Selected text ::
╔══
Andersonville, Multimedia, Rogers Park No Comments »

By Jason Foumberg 

Gay leather subculture defies mass appeal, so it’s a wonder that uniforms are de facto. Black leather jackets and pants, black boots and leather muir caps define the “old guard,” or the traditional leather scene—a community of bars with backrooms, masters, slaves and slings. Think iconic early-1950s Marlon Brando on a Harley, and you’ll get a sense of the leather community’s adopted uniform. Many took it even further by branding their leather jackets with patches and pins specific to their bands of brothers and clubs.

That which was worn to originally evade camp has since become a symbol of it—yet another costume in the pantheon of gay masquerading (see drag; the Village People). The Brando attire, now complemented by metal spikes and chains, no longer bespeaks the hyper-masculine outlaw attitude that it intended to claim. Surely it was productively rebellious at one time; now it is on view as historical document in Chicago’s Leather Archives & Museum (LAM).

What is the face of the new gay avant-garde? The “new guard,” according to Scott Ian Ray, artist and curator of “Yes,” an exhibit at the LAM timed to coincide with the thirtieth-annual International Mr. Leather festival, embraces wearable kink just as the old did, but the uniform has been shed in favor of multitude fashions, from gas masks to latex to superhero costumes. A permanent exhibit at LAM in the dungeon room examines “pervertibles,” which are everyday objects converted into sex toys, including a meat tenderizer and a citrus juicer. Perhaps the new guard exemplifies this attitude to claim any object, “queer” it, wear it, use it and uphold it as the marker of a community solidified not by its uniformity, but by its diversity of means. “We don’t have to wear the same old leather our daddies did,” says artist and friend of the curator, Scott Nash.
╚══
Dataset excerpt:
╔══
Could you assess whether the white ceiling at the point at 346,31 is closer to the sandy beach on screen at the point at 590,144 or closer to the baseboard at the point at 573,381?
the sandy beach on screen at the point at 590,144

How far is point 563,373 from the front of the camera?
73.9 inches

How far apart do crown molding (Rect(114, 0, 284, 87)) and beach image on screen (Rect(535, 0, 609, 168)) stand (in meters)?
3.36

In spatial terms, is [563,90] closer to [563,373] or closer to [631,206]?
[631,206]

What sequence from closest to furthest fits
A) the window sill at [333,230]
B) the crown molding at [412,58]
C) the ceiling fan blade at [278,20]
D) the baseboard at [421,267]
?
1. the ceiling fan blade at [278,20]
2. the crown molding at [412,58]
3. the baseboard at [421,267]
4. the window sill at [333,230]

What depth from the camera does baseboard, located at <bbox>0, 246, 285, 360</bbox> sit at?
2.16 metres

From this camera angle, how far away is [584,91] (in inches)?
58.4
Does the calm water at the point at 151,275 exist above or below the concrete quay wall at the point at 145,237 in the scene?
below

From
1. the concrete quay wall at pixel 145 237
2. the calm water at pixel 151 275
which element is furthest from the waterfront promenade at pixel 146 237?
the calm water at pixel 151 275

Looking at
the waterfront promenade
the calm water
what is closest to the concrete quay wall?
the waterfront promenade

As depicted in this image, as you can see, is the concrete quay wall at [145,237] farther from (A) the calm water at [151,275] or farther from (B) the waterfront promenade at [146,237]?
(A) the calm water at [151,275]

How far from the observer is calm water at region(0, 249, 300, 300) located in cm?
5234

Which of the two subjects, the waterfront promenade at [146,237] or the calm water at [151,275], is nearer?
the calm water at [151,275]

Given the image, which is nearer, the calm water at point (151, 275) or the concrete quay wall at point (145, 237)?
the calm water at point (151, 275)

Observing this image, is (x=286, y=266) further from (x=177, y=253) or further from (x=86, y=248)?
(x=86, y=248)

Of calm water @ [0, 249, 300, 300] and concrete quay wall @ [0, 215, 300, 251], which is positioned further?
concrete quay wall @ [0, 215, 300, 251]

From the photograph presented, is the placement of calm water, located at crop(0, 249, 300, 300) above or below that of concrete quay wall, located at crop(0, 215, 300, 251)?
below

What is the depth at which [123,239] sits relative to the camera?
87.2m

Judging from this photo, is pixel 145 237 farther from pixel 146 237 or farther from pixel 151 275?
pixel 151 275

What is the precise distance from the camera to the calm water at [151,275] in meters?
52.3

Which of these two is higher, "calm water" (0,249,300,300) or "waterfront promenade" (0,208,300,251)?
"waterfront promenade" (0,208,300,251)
╚══
Your tasks ::
1. Could you return, word for word, everything in the listing from the line containing "What is the depth" down to the end of the listing?
2. Can you write the next part of the article on gay leather culture, picking up right after its final sentence?
The article and the listing come from separate, unrelated sources.

Responses per task ::
1.
What is the depth at which [123,239] sits relative to the camera?
87.2m

Judging from this photo, is pixel 145 237 farther from pixel 146 237 or farther from pixel 151 275?
pixel 151 275

What is the precise distance from the camera to the calm water at [151,275] in meters?
52.3

Which of these two is higher, "calm water" (0,249,300,300) or "waterfront promenade" (0,208,300,251)?
"waterfront promenade" (0,208,300,251)

2.
The new guard’s extreme fetishes make the old guard seem mainstream. In a print by Axel, a Mr. Universal Pig character stands triumphant over a Tom of Finland-type character, classic old-school erotica rendered in shades of gray, and sitting on a toilet—the throne. Masks prevail, such as a nude self-portrait by Thistle Harlequin in pig mask and high heels, again on a toilet, and a print by Sean Fader of the artist in a bear mask and underwear in a hotel room. It seems the pig becomes a ubiquitous symbol, likely appropriated from the “squeal like a pig” rape scene in “Deliverance,” yet the new guard isn’t in search of a new iconic depiction or hero. The well-worn fetishes of old are giving way to the anything goes attitude where it may not even be necessary for the wearer of leather chaps to even be “into” such a scene.

Leather gear and the complex system of colored handkerchiefs provided a visual breakout. It’s a community that loves to see itself. The new guard multiplies the effect of seeing and being seen, but no clear signifiers remain. One could be into urine games one weekend and superheroes the next without breaking any codes, and the exact clothing to symbolize these fetishes may or may not be worn. The monumentalized depiction of gay leather, upheld by the LAM, is changing.

Another exhibition on the theme of contemporary representations of homosexuality is less than two miles away from the LAM at estudiotres gallery, in Andersonville. Whereas “Yes” at LAM is all about fringe culture and extremes, “Everyday People” considers homosexuality in the terms of “normal” lovemaking and common culture. Being gay may not have a look; being gay might mean shopping at Ikea or hanging out with one’s lover. The embrace of the disgusting in the LAM show is here pushed out of the frame. Instead, loving relationships take center stage in paintings by Brooke Barnett and photographs by Doug Ischar, Molly Landreth and Sean Fader, who is coincidentally featured in both exhibitions.

Barnett and Landreth show domestic scenes of gay intimacy, thus downplaying any notion of sexuality as difference; tenderness is tenderness. Ischar shows documentary photographs from 1984 of gay cruising on the Belmont beach cliffs. On the surface the scene could very well be a crowded beach of sunbathers. The subject is highly relatable because a hot body is, well, hot.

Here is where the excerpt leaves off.